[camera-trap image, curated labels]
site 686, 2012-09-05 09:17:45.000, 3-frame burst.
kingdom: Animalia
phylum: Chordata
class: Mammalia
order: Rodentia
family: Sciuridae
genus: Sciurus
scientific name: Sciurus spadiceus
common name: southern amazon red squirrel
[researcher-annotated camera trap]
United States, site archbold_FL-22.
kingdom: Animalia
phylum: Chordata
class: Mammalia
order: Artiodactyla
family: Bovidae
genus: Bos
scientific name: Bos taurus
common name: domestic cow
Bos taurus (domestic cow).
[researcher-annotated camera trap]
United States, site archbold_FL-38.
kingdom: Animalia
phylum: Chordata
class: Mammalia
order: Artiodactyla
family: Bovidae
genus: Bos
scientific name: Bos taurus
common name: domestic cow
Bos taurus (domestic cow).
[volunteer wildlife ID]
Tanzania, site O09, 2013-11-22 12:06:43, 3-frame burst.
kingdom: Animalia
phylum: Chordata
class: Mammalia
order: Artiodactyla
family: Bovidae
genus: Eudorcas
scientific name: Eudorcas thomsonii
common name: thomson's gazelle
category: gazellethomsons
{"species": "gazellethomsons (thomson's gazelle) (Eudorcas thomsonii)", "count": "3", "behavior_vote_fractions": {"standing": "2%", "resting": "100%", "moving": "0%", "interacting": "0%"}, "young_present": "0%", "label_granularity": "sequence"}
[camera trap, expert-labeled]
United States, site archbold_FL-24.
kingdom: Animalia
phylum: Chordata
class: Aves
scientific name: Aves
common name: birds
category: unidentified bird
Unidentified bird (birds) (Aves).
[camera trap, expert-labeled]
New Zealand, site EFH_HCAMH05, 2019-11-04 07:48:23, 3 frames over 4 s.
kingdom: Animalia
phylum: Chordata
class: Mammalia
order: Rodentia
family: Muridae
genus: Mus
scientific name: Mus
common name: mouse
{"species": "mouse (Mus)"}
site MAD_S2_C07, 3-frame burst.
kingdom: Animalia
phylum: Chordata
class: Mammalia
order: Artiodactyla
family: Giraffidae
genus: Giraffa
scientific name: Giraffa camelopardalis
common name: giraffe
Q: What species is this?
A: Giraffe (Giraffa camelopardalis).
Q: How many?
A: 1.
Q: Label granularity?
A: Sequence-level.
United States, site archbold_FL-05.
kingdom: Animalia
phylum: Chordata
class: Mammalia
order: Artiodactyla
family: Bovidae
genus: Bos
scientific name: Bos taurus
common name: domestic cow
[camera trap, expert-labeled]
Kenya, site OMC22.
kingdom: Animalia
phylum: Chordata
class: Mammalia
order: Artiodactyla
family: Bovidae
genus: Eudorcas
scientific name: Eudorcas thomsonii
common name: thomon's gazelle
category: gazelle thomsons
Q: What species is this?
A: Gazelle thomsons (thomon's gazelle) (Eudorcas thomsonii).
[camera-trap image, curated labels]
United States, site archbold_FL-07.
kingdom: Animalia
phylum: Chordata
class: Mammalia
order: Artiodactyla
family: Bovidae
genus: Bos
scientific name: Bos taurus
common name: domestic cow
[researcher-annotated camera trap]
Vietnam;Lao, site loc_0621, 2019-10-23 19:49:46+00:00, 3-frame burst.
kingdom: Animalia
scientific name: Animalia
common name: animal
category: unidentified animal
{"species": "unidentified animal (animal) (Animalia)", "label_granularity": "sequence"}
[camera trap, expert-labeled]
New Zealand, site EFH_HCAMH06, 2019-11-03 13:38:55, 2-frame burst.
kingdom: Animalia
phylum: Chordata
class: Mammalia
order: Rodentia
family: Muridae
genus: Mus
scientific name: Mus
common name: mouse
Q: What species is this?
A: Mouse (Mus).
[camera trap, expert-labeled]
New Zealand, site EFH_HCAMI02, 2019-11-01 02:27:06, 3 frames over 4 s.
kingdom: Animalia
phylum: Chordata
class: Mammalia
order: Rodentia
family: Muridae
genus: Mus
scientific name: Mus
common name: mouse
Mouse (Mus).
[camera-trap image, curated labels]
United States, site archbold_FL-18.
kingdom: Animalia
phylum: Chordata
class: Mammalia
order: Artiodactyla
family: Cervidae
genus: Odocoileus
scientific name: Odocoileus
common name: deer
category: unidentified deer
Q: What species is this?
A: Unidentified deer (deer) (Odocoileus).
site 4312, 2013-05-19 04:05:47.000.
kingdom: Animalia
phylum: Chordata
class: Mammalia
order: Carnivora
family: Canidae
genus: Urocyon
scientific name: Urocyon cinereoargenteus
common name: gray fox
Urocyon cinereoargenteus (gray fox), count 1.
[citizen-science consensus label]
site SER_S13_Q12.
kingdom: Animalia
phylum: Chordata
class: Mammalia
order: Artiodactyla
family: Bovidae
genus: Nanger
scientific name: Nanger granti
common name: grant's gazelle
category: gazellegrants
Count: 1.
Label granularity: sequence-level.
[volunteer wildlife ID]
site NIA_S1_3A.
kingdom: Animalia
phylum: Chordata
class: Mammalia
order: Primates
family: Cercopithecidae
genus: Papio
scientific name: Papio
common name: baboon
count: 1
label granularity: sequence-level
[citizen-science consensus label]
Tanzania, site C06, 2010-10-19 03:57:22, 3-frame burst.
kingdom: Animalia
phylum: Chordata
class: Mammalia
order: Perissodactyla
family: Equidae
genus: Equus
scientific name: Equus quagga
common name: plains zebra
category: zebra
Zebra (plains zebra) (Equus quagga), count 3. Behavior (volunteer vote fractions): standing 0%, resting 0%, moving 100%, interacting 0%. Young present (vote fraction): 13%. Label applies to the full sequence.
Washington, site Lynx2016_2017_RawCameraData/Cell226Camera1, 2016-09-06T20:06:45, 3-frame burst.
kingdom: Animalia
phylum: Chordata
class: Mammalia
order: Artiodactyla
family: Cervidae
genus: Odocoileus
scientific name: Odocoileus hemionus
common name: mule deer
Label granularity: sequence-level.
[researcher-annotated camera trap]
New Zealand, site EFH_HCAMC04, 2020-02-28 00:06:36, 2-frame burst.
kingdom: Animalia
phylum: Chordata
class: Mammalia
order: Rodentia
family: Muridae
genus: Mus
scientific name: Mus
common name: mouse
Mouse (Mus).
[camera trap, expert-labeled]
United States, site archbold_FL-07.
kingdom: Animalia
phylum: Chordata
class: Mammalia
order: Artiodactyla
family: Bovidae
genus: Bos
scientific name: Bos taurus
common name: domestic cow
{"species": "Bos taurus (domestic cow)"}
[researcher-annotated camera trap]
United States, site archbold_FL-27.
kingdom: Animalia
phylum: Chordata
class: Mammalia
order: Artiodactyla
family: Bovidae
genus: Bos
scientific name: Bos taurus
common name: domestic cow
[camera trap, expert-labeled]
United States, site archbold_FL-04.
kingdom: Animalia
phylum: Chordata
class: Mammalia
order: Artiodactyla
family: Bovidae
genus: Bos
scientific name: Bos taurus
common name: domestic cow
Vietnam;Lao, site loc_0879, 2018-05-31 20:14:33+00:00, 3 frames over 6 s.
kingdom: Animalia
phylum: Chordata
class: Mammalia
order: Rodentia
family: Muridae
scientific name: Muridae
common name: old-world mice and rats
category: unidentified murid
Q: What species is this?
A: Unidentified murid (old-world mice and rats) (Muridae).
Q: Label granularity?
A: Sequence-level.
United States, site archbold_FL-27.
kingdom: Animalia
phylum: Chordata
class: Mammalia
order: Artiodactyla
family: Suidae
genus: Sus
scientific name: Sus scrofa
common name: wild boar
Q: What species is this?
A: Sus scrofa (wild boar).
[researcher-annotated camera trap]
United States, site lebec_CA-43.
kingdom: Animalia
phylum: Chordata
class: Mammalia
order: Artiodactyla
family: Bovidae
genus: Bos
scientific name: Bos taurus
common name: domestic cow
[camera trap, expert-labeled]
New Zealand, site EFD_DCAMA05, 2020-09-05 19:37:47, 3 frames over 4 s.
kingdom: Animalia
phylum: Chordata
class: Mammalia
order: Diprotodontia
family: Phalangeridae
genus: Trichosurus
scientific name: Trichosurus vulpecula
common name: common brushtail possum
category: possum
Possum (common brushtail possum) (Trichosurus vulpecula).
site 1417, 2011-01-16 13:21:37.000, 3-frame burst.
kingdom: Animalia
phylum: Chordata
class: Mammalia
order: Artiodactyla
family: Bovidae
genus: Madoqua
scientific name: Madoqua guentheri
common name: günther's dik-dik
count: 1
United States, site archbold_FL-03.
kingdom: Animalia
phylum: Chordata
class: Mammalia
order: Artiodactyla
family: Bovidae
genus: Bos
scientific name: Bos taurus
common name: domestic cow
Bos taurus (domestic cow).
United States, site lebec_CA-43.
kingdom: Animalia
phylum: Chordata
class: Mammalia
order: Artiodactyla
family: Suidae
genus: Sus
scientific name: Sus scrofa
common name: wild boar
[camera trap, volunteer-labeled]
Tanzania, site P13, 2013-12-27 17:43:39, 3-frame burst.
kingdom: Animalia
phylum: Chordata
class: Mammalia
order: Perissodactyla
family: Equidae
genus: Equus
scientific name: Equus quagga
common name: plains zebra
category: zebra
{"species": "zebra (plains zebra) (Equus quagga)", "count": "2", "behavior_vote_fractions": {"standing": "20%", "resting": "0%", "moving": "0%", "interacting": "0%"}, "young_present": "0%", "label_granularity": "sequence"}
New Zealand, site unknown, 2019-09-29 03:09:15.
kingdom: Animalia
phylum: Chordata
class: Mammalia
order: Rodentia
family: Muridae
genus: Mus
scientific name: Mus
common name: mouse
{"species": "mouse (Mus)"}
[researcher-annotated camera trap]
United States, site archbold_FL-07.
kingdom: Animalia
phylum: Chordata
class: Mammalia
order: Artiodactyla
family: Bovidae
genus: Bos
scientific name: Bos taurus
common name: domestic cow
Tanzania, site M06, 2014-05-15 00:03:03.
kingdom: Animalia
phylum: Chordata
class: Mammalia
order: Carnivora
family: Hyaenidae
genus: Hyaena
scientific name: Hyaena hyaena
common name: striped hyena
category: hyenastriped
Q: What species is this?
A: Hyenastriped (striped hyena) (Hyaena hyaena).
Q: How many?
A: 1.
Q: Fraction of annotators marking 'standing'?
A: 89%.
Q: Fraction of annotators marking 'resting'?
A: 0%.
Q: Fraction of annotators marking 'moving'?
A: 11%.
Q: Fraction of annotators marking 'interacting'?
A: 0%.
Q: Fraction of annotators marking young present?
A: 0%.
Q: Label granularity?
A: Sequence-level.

• What the task requires: Based on the records above, count the lines in which "Odocoileus" occurs and provide only the number.

• Solution for this problem: 5